_Record excerpts_
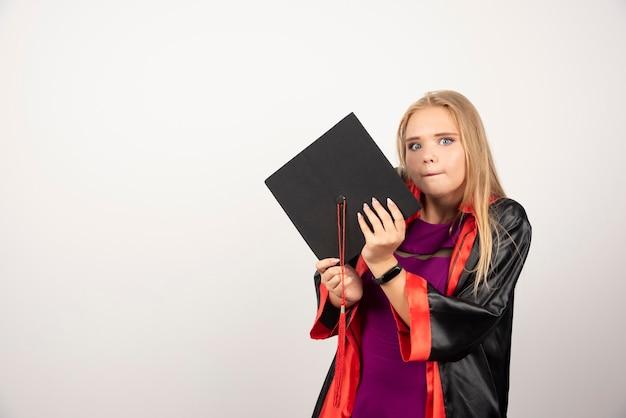 彼女を抱きしめて白を正面から見ている金髪の学生。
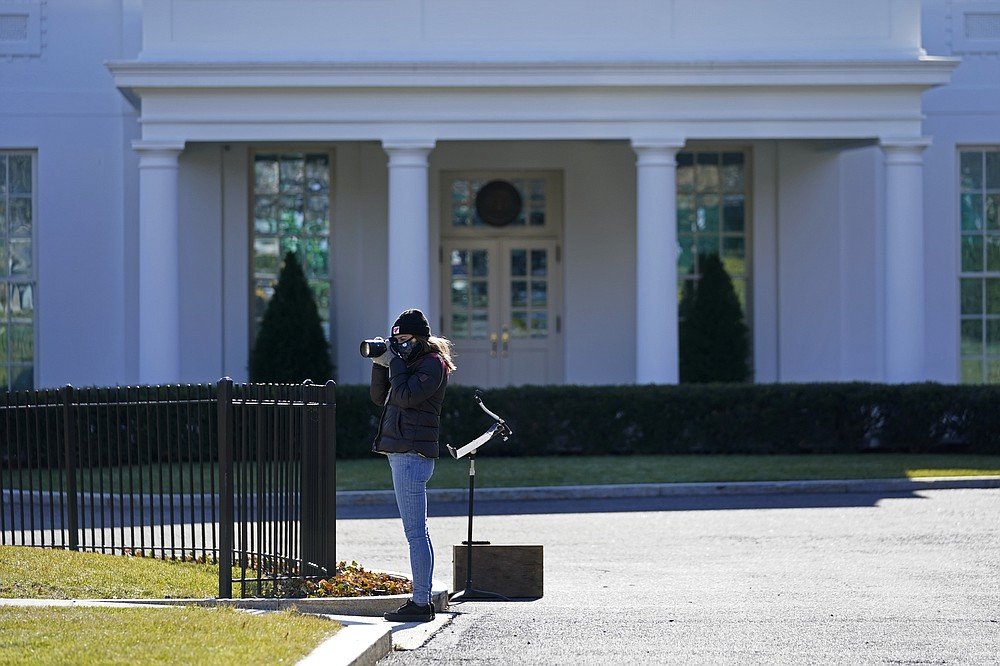 Freelance photographer Allison Dinner photographs workers setting up lights, in front the West Wing of the White House, Tuesday, Jan. 19, 2021, in Washington. On President Donald Trump's last full day in office, there was an eerie quiet, with no public events scheduled, his last event being Jan. 12, seven days earlier. (AP Photo/Gerald Herbert)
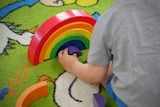 A child plays with a wooden block toy shaped like a rainbow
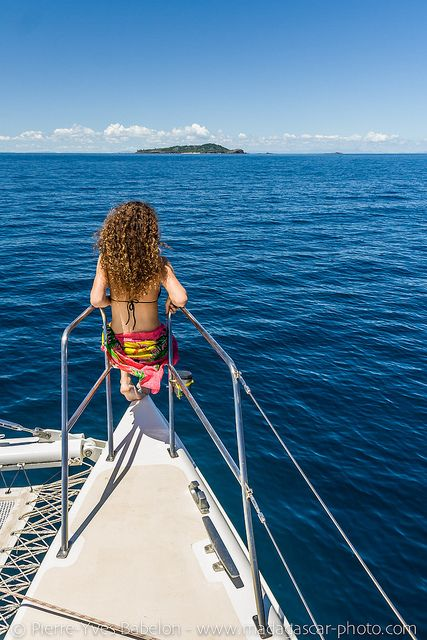 Young woman on a catamaran by Pierre-Yves Babelon, via Flickr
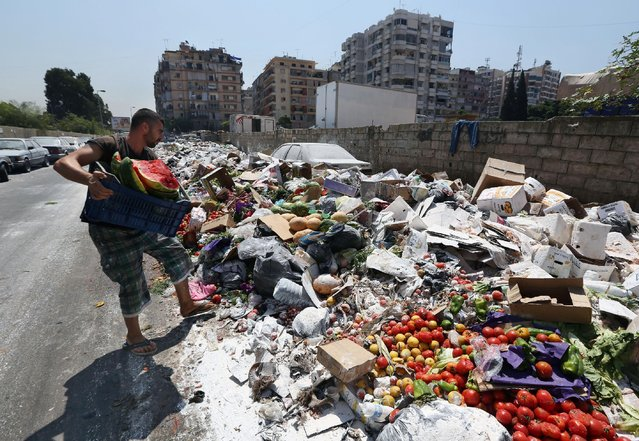 A Lebanese man throws more trash on a pile of garbage covered with white pesticide in the Palestinian refugee camp of Sabra in Beirut, Lebanon, Thursday, July 23, 2015. The Lebanese cabinet has failed to agree on a solution for the country's growing garbage crisis, postponing discussion until next week as trash piles up on the streets. (Photo by Bilal Hussein/AP Photo)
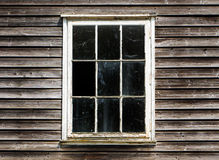 Old window with a curtain of the wooden house Royalty Free Stock Photography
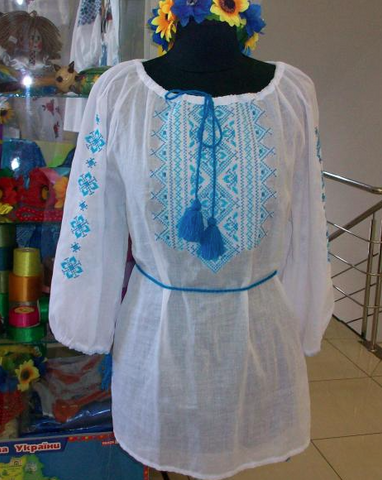 Off white boho batiste top with blue embroidery and tassels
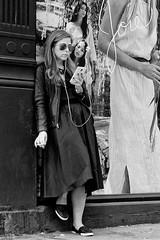 The Curious Poster Girl (CVerwaal) Tags: nyc girls blackandwhite usa ny newyork mural streetphotography cellphones olympusem5 mzuiko25mmf18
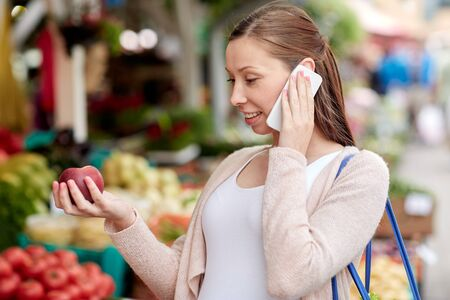street market: sale, shopping, food, pregnancy and people concept - happy pregnant woman choosing fruits and calling on smartphone at street market Stock Photo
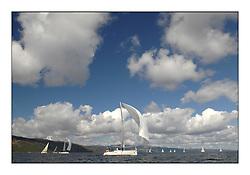 The Brewin Dolphin Scottish Series, Tarbert Loch Fyne...GBR941R  Bjaysus RUYC J124 Alan Hannon under a bright sky.
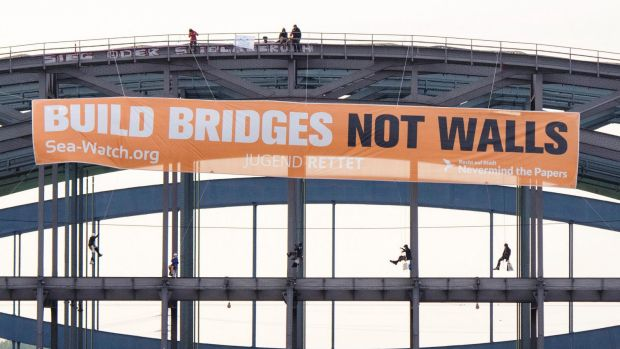 Activsts of the refugee support group SeaWatch attach a poster 'Build bridges not walls' to a bridge over the river Elbe ...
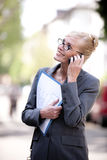 Female Real Estate Agent talking on phone Stock Photo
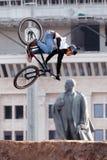 Il ciclista in mountain-bike fa un'acrobazia davanti al monumento di Lenin Immagini Stock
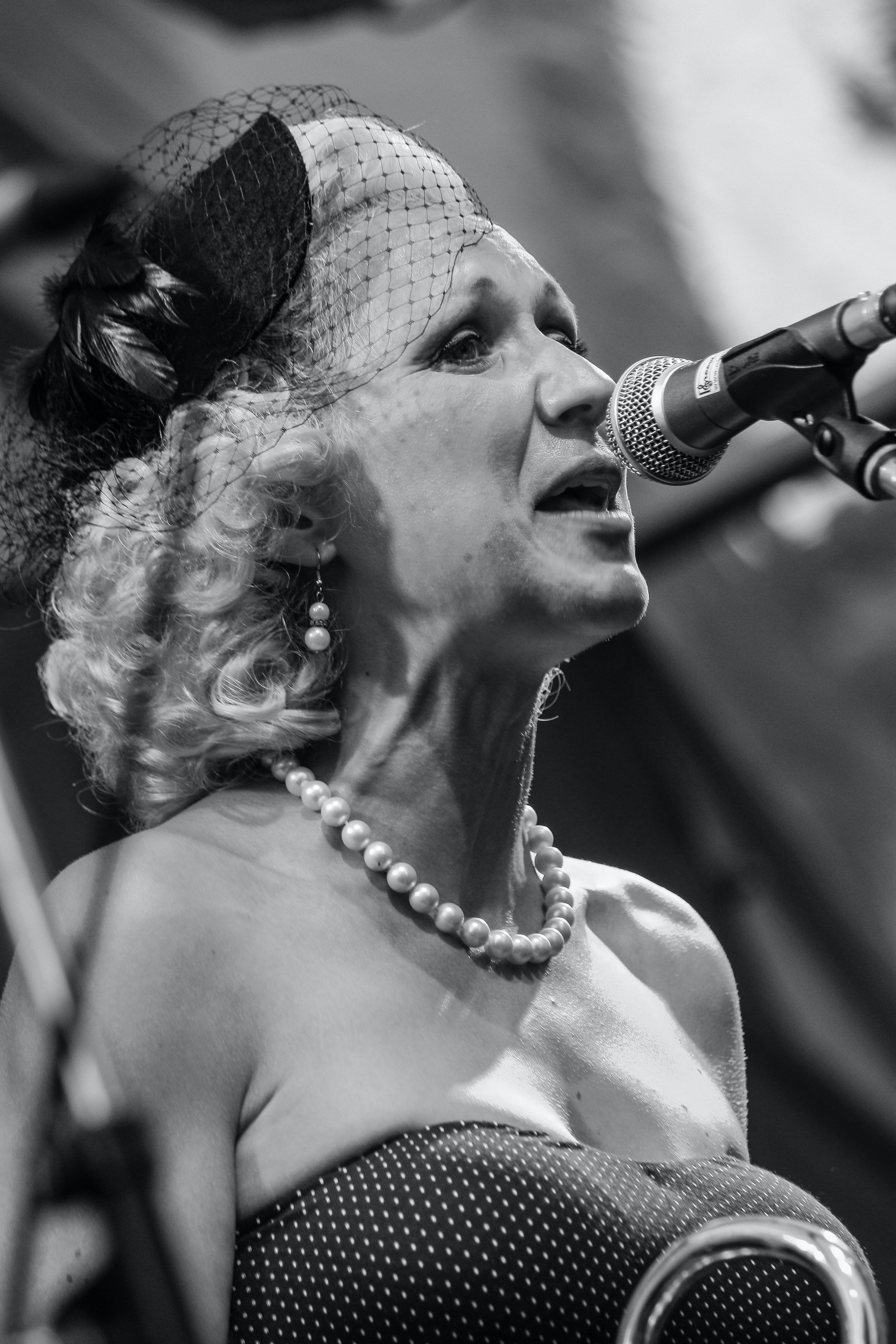 Monochrome Photo of Singing Woman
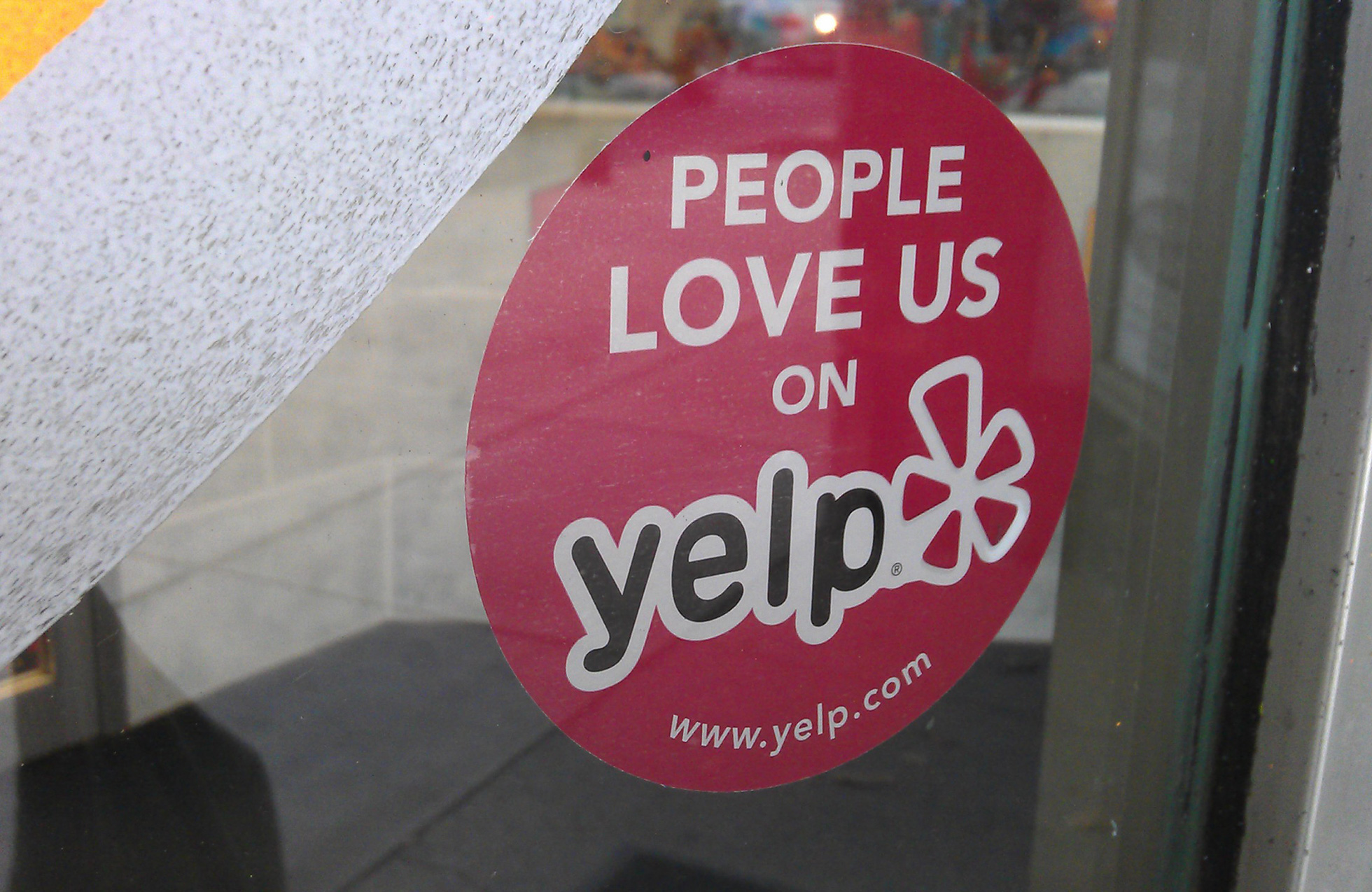 Yelp sticker on a store window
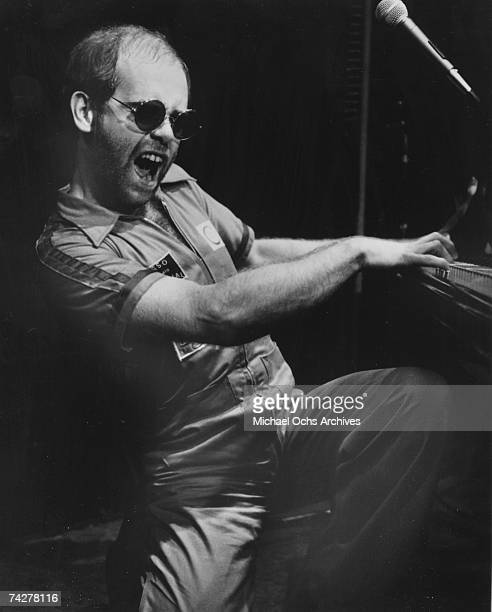 Pop singer Elton John performs in a jumpsuit at the piano in circa 1973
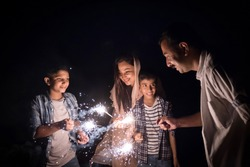 The family enjoying the sparkle firework as part of the celebration of a festival.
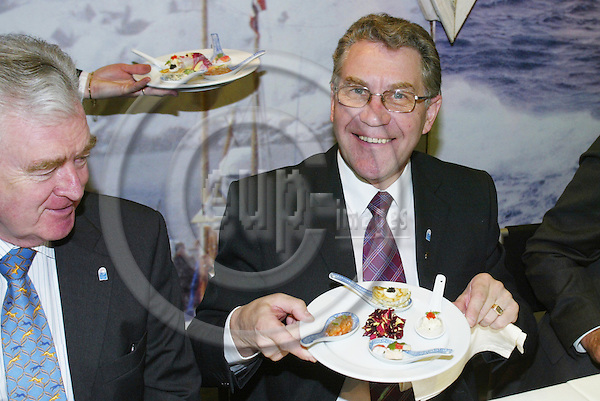 BRUSSELS - BELGIUM - 26 APRIL 2005 --European Seafood Exposition--The Norwegian Minister for Fishery Svein LUDVIGSEN at the exposition with a seafood plate.-- PHOTO: ERIK LUNTANG / EUP-IMAGES..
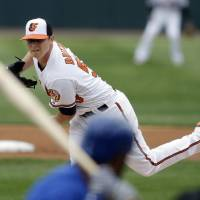 Photo - Baltimore Orioles starting pitcher Zach Britton throws during the first inning of an exhibition spring training baseball game against the Toronto Blue Jays, Wednesday, March 20, 2013 in Sarasota, Fla. (AP Photo/Carlos Osorio)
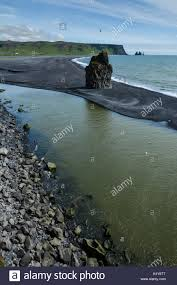 beaches with black sand rocks formation on dyrholaey cape with black sand beach and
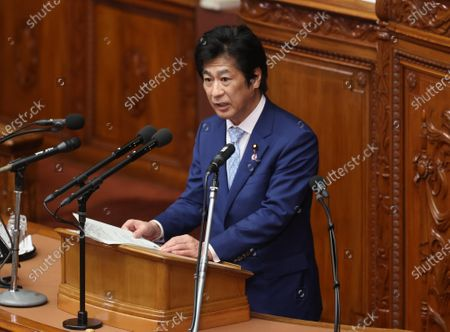 Japanese Health Minister Norihisa Tamura answers questions to an opposition leader Yukio Edano of the Constitutional Democratic Party of Japan at Lower House's plenary session at the National Diet in Tokyo on Wednesday, October 28, 2020. Prime Minister Yoshihide Suga delivered his first policy speech at the Diet on October 26.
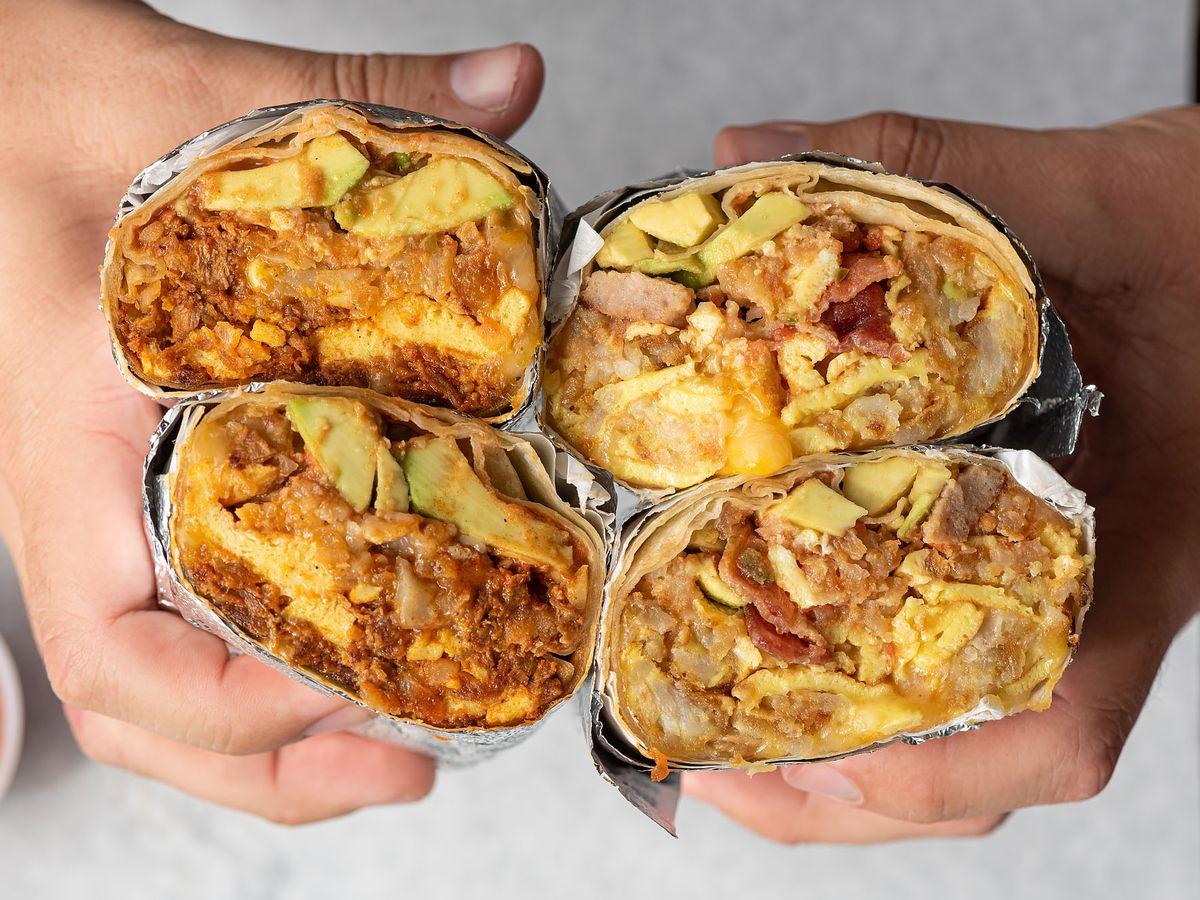 Holding breakfast burritos, cut in half.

_What is required_
Please transcribe all of the entries exactly and omit any picture they hold.

_Answer to the exercise_
 彼女を抱きしめて白を正面から見ている金髪の学生。
 Freelance photographer Allison Dinner photographs workers setting up lights, in front the West Wing of the White House, Tuesday, Jan. 19, 2021, in Washington. On President Donald Trump's last full day in office, there was an eerie quiet, with no public events scheduled, his last event being Jan. 12, seven days earlier. (AP Photo/Gerald Herbert)
 A child plays with a wooden block toy shaped like a rainbow
 Young woman on a catamaran by Pierre-Yves Babelon, via Flickr
 A Lebanese man throws more trash on a pile of garbage covered with white pesticide in the Palestinian refugee camp of Sabra in Beirut, Lebanon, Thursday, July 23, 2015. The Lebanese cabinet has failed to agree on a solution for the country's growing garbage crisis, postponing discussion until next week as trash piles up on the streets. (Photo by Bilal Hussein/AP Photo)
 Old window with a curtain of the wooden house Royalty Free Stock Photography
 Off white boho batiste top with blue embroidery and tassels
 The Curious Poster Girl (CVerwaal) Tags: nyc girls blackandwhite usa ny newyork mural streetphotography cellphones olympusem5 mzuiko25mmf18
street market: sale, shopping, food, pregnancy and people concept - happy pregnant woman choosing fruits and calling on smartphone at street market Stock Photo
 The Brewin Dolphin Scottish Series, Tarbert Loch Fyne...GBR941R  Bjaysus RUYC J124 Alan Hannon under a bright sky.
 Activsts of the refugee support group SeaWatch attach a poster 'Build bridges not walls' to a bridge over the river Elbe ...
 Female Real Estate Agent talking on phone Stock Photo
 Il ciclista in mountain-bike fa un'acrobazia davanti al monumento di Lenin Immagini Stock
 Monochrome Photo of Singing Woman
 Yelp sticker on a store window
 Pop singer Elton John performs in a jumpsuit at the piano in circa 1973
 The family enjoying the sparkle firework as part of the celebration of a festival.
 BRUSSELS - BELGIUM - 26 APRIL 2005 --European Seafood Exposition--The Norwegian Minister for Fishery Svein LUDVIGSEN at the exposition with a seafood plate.-- PHOTO: ERIK LUNTANG / EUP-IMAGES..
 Photo - Baltimore Orioles starting pitcher Zach Britton throws during the first inning of an exhibition spring training baseball game against the Toronto Blue Jays, Wednesday, March 20, 2013 in Sarasota, Fla. (AP Photo/Carlos Osorio)
 beaches with black sand rocks formation on dyrholaey cape with black sand beach and
 Japanese Health Minister Norihisa Tamura answers questions to an opposition leader Yukio Edano of the Constitutional Democratic Party of Japan at Lower House's plenary session at the National Diet in Tokyo on Wednesday, October 28, 2020. Prime Minister Yoshihide Suga delivered his first policy speech at the Diet on October 26.
 Holding breakfast burritos, cut in half.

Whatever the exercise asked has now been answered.